NAME

smart_ - Munin wildcard-plugin to monitor S.M.A.R.T. attribute values through smartctl

APPLICABLE SYSTEMS

Node with Python interpreter and smartmontools (http://smartmontools.sourceforge.net/) installed and in function.

CONFIGURATION

Create link in service directory

To monitor a S.M.A.R.T device, create a link in the service directory of the munin-node named smart_<device>, which is pointing to this file.

E.g.

ln -s /usr/share/munin/plugins/smart_ /etc/munin/plugins/smart_hda

...will monitor /dev/hda.

Grant privileges in munin-node

The plugin must be run under high privileged user root, to get access to the raw device.

So following minimal configuration in plugin-conf.d/munin-node is needed.

  [smart_*]
  user root
  group disk

Set Parameter if needed

  smartpath     - Specify path to smartctl program (Default: /usr/sbin/smartctl)
  smartargs     - Override '-a' argument passed to smartctl with '-A -i'+smartargs
  ignorestandby - Ignore the standby state of the drive and perform SMART query. Default: False

Parameters can be specified on a per-drive basis, eg:

  [smart_hda]
  user root
  env.smartargs -H -c -l error -l selftest -l selective -d ata
  env.smartpath /usr/local/sbin/smartctl

In particular, for SATA drives, with older versions of smartctl:

  [smart_sda]
  user root
  env.smartargs -d ata -a

  [smart_twa0-1]
  user root
  env.smartargs -H -l error -d 3ware,1
  env.ignorestandby True

  [smart_twa0-2]
  user root
  env.smartargs -H -l error -d 3ware,2

INTERPRETATION

If a device supports the Self-Monitoring, Analysis and Reporting Technology (S.M.A.R.T.) it offers readable access to the attribute table.
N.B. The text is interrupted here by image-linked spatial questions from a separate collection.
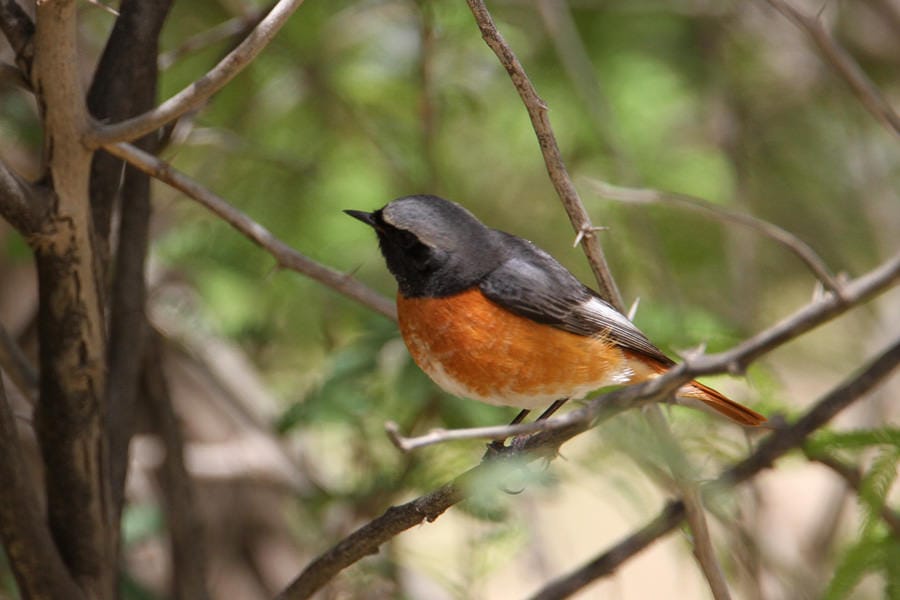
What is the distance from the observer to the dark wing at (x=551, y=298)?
3.15m

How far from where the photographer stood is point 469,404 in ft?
12.3

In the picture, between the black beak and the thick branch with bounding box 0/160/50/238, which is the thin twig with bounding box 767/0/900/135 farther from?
the thick branch with bounding box 0/160/50/238

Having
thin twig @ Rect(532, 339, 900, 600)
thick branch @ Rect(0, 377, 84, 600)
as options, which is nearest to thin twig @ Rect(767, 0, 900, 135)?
thin twig @ Rect(532, 339, 900, 600)

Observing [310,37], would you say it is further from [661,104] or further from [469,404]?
[469,404]

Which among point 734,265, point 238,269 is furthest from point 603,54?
point 238,269

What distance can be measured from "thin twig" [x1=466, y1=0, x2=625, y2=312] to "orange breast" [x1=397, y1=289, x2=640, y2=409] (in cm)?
54

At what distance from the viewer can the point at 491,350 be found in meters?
3.06

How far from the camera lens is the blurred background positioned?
13.4 ft

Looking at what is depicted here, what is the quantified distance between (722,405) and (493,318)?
802 millimetres

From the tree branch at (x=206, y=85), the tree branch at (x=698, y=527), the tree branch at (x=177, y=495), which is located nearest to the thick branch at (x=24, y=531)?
the tree branch at (x=206, y=85)

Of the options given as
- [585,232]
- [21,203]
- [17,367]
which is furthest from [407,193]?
[21,203]

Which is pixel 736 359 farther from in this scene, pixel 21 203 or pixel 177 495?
pixel 177 495

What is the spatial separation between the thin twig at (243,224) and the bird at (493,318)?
18 centimetres

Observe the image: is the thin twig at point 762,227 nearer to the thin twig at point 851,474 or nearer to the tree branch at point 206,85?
the thin twig at point 851,474
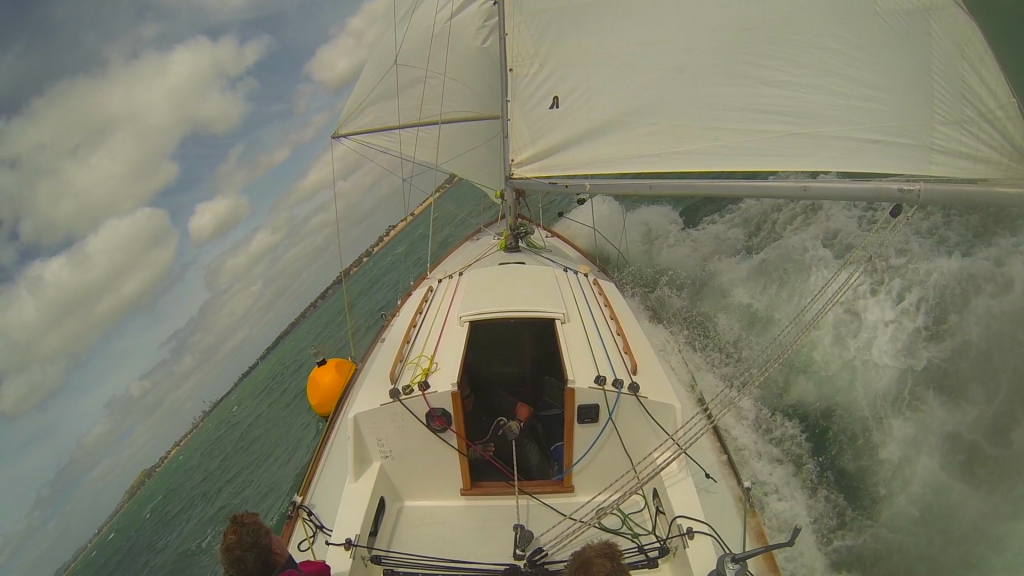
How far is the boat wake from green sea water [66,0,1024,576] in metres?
0.01

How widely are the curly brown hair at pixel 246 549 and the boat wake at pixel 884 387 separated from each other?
384 cm

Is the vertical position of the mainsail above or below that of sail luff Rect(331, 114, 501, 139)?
below

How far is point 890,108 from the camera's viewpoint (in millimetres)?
2828

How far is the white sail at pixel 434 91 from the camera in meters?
6.57

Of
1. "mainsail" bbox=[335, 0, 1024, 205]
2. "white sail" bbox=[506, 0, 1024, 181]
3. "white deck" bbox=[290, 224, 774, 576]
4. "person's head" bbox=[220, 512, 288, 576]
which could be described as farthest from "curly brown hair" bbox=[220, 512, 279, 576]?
"white sail" bbox=[506, 0, 1024, 181]

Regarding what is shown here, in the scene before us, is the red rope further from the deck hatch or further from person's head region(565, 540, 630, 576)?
person's head region(565, 540, 630, 576)

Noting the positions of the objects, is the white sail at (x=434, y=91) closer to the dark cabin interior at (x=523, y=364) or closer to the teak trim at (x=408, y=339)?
the teak trim at (x=408, y=339)

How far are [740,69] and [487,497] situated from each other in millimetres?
3893

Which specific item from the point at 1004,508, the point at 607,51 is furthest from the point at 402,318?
the point at 1004,508

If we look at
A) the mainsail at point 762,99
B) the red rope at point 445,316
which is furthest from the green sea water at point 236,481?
the mainsail at point 762,99

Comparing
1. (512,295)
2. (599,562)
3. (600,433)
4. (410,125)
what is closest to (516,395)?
(512,295)

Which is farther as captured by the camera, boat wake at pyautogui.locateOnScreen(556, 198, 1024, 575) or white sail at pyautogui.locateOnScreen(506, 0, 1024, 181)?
boat wake at pyautogui.locateOnScreen(556, 198, 1024, 575)

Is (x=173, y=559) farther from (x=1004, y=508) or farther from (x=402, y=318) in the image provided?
(x=1004, y=508)

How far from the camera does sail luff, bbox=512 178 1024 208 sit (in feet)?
8.14
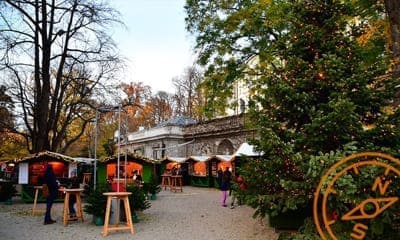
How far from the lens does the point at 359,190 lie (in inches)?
246

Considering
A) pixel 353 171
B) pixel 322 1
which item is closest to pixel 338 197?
pixel 353 171

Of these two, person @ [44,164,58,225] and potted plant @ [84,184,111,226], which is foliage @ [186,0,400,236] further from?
person @ [44,164,58,225]

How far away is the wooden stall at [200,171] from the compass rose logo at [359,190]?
24724 millimetres

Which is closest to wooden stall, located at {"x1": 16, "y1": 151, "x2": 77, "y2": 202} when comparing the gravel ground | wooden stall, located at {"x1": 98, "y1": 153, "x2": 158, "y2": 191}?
wooden stall, located at {"x1": 98, "y1": 153, "x2": 158, "y2": 191}

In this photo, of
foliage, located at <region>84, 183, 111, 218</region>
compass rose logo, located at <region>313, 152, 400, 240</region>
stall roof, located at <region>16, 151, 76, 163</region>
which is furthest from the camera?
stall roof, located at <region>16, 151, 76, 163</region>

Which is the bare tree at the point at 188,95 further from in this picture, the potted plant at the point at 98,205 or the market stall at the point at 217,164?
the potted plant at the point at 98,205

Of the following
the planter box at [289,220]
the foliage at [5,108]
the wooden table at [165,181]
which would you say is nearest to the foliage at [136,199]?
the planter box at [289,220]

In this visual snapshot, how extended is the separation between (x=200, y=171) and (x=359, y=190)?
89.9 feet

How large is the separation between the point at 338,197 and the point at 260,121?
226cm

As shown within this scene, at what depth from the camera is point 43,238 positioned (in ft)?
30.9

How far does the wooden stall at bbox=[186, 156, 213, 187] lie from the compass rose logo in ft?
81.1

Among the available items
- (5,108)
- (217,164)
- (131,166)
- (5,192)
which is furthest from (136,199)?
(217,164)

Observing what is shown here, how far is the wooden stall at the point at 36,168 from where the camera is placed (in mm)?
18453

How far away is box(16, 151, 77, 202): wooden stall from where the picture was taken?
1845 cm
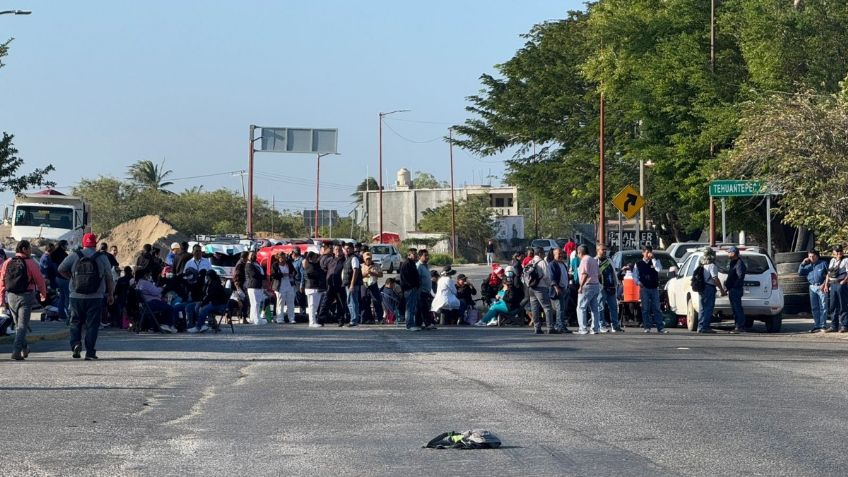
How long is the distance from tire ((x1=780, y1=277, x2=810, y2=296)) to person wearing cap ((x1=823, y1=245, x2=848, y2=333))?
14.8 feet

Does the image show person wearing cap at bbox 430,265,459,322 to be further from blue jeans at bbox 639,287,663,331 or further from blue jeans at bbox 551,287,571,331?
blue jeans at bbox 639,287,663,331

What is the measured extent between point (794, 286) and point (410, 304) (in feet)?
32.4

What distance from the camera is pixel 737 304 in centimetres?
2705

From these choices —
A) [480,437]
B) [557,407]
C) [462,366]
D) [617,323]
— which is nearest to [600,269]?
[617,323]

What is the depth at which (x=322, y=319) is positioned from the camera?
2894 cm

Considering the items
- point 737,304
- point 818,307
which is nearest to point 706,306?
point 737,304

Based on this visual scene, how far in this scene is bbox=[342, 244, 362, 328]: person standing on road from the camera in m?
27.7

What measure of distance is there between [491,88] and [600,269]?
35.0 m

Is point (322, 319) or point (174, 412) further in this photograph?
point (322, 319)

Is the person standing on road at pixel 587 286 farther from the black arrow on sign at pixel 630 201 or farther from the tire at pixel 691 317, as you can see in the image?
the black arrow on sign at pixel 630 201

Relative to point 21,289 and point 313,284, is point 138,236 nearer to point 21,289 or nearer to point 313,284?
point 313,284

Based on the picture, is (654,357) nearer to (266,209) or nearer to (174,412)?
(174,412)

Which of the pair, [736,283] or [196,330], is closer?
[196,330]

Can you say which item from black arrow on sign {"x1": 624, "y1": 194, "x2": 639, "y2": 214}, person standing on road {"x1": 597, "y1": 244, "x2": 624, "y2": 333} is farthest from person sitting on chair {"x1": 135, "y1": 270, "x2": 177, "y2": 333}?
black arrow on sign {"x1": 624, "y1": 194, "x2": 639, "y2": 214}
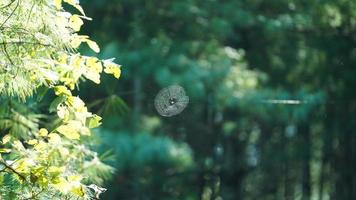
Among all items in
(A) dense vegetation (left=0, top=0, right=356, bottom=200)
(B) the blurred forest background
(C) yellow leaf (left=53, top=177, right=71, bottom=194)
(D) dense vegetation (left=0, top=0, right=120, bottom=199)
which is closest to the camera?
(C) yellow leaf (left=53, top=177, right=71, bottom=194)

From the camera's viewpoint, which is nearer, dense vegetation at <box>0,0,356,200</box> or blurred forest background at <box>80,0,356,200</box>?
dense vegetation at <box>0,0,356,200</box>

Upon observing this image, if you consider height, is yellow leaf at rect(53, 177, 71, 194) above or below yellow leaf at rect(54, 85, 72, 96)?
below

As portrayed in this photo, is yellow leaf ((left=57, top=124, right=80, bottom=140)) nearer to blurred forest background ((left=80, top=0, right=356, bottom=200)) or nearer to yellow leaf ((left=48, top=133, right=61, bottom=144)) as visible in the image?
yellow leaf ((left=48, top=133, right=61, bottom=144))

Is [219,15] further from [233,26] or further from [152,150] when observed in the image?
[152,150]

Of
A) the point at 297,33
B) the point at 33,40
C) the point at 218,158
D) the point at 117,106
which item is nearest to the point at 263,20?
the point at 297,33

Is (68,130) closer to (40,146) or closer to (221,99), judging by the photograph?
(40,146)

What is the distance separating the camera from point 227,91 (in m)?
9.52

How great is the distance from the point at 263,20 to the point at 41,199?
730 centimetres

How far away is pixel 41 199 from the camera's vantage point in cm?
291

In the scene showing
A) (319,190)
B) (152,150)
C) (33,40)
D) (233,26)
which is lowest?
(319,190)

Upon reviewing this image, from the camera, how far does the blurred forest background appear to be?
30.2 ft

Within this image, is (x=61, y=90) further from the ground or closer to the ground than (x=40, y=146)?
further from the ground

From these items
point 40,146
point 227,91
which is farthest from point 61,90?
point 227,91

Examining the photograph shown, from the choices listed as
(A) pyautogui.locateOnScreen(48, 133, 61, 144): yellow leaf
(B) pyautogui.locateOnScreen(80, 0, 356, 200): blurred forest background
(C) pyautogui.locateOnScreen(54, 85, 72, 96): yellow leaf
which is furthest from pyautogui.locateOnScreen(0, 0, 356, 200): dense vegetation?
(C) pyautogui.locateOnScreen(54, 85, 72, 96): yellow leaf
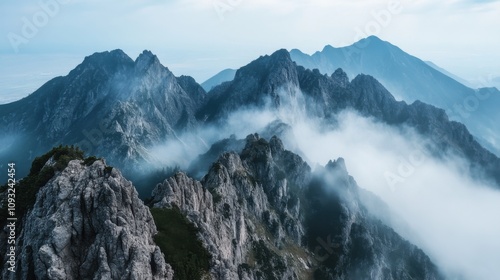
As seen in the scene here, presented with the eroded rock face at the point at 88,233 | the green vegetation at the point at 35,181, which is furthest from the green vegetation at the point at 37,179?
the eroded rock face at the point at 88,233

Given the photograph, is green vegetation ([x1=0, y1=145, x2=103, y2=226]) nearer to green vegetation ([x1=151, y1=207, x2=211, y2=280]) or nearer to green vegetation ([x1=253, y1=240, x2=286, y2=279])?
green vegetation ([x1=151, y1=207, x2=211, y2=280])

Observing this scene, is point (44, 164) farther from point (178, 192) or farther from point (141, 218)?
point (178, 192)

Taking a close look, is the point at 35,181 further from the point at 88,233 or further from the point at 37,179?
the point at 88,233

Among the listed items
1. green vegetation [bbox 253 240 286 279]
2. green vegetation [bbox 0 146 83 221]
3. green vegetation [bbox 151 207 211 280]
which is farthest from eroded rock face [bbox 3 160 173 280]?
green vegetation [bbox 253 240 286 279]

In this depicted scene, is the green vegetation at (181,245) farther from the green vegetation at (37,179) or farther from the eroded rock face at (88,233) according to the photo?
the green vegetation at (37,179)

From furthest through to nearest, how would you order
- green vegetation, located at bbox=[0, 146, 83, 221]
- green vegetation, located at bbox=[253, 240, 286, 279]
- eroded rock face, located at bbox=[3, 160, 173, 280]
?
green vegetation, located at bbox=[253, 240, 286, 279], green vegetation, located at bbox=[0, 146, 83, 221], eroded rock face, located at bbox=[3, 160, 173, 280]

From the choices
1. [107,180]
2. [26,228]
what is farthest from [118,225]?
[26,228]

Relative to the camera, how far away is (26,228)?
242 feet

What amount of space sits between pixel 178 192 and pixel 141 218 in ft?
155

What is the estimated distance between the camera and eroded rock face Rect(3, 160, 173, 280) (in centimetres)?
6706

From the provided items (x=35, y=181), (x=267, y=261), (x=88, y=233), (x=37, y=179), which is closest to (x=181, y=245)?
(x=88, y=233)

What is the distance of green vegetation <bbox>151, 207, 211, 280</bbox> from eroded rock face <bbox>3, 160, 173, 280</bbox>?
357 cm

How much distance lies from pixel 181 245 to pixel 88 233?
22.4m

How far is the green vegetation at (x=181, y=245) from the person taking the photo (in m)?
82.4
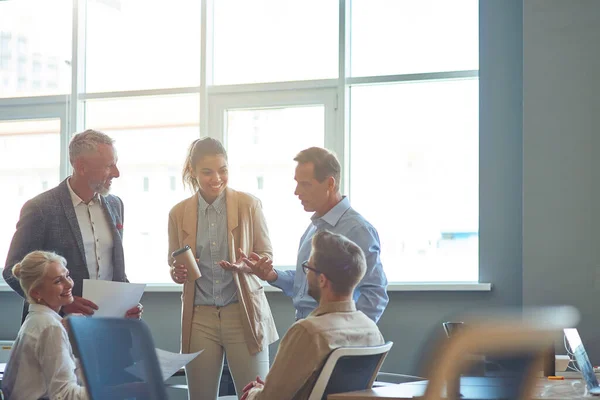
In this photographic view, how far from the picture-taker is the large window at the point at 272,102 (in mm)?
5141

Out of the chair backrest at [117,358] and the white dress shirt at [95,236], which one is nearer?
the chair backrest at [117,358]

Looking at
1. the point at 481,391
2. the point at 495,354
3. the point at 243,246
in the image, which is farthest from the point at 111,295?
the point at 495,354

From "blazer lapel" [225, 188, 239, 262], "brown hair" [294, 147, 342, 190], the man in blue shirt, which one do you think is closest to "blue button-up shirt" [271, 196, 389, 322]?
the man in blue shirt

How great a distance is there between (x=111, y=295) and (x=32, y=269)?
0.30 metres

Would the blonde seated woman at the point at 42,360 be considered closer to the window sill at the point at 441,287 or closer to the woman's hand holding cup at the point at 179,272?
the woman's hand holding cup at the point at 179,272

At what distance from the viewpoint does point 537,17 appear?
15.1 feet

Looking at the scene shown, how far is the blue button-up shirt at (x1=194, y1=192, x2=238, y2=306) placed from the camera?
3400 mm

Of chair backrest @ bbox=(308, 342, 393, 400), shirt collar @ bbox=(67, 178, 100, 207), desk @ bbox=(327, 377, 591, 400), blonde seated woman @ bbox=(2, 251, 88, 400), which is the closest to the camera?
desk @ bbox=(327, 377, 591, 400)

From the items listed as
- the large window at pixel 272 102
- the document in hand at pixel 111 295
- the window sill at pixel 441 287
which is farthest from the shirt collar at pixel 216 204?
the large window at pixel 272 102

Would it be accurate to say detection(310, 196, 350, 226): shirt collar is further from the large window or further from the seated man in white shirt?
the large window

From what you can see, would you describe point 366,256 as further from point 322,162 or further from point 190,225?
point 190,225

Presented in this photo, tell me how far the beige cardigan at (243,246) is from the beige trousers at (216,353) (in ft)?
0.13

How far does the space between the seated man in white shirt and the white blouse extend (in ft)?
2.00

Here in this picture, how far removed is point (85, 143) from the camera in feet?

There you find the raw value, a normalised value and a threshold (set by the vendor) for each attribute, that is supported by that device.

The meaning and handling of the raw value is a secret of the vendors embedded S.M.A.R.T.-Software on the disk. The only relevant info from our external view is the normalised value in comparison with the threshold. If the attributes value is equal or below the threshold, it signals its failure and the health status of the device will switch from passed to failed.

This plugin fetches the normalised values of all SMART-Attributes and draw a curve for each of them. It takes the vendors threshold as critical limit for the munin datafield. So you will see an alarm, if the value reaches the vendors threshold.

Looking at the graph: It is a bad sign, if the curve starts to curl or to meander. The more horizontal it runs, the better. Of course it is normal, that the temperatures curve swings a bit. But the others should stay steady on their level if everything is ok.

S.M.A.R.T. distinguishes between Pre-fail and Old-age Attributes. An old disk will have more curling curves because of degradation, especially for the Old-age Attributes. You should then backup more often, run more selftests[1] and prepare the disks replacement.

Act directly, if a <Pre-Fail> Attribute goes below threshold. Immediately back-up your data and replace your hard disk drive. A failure may be imminent..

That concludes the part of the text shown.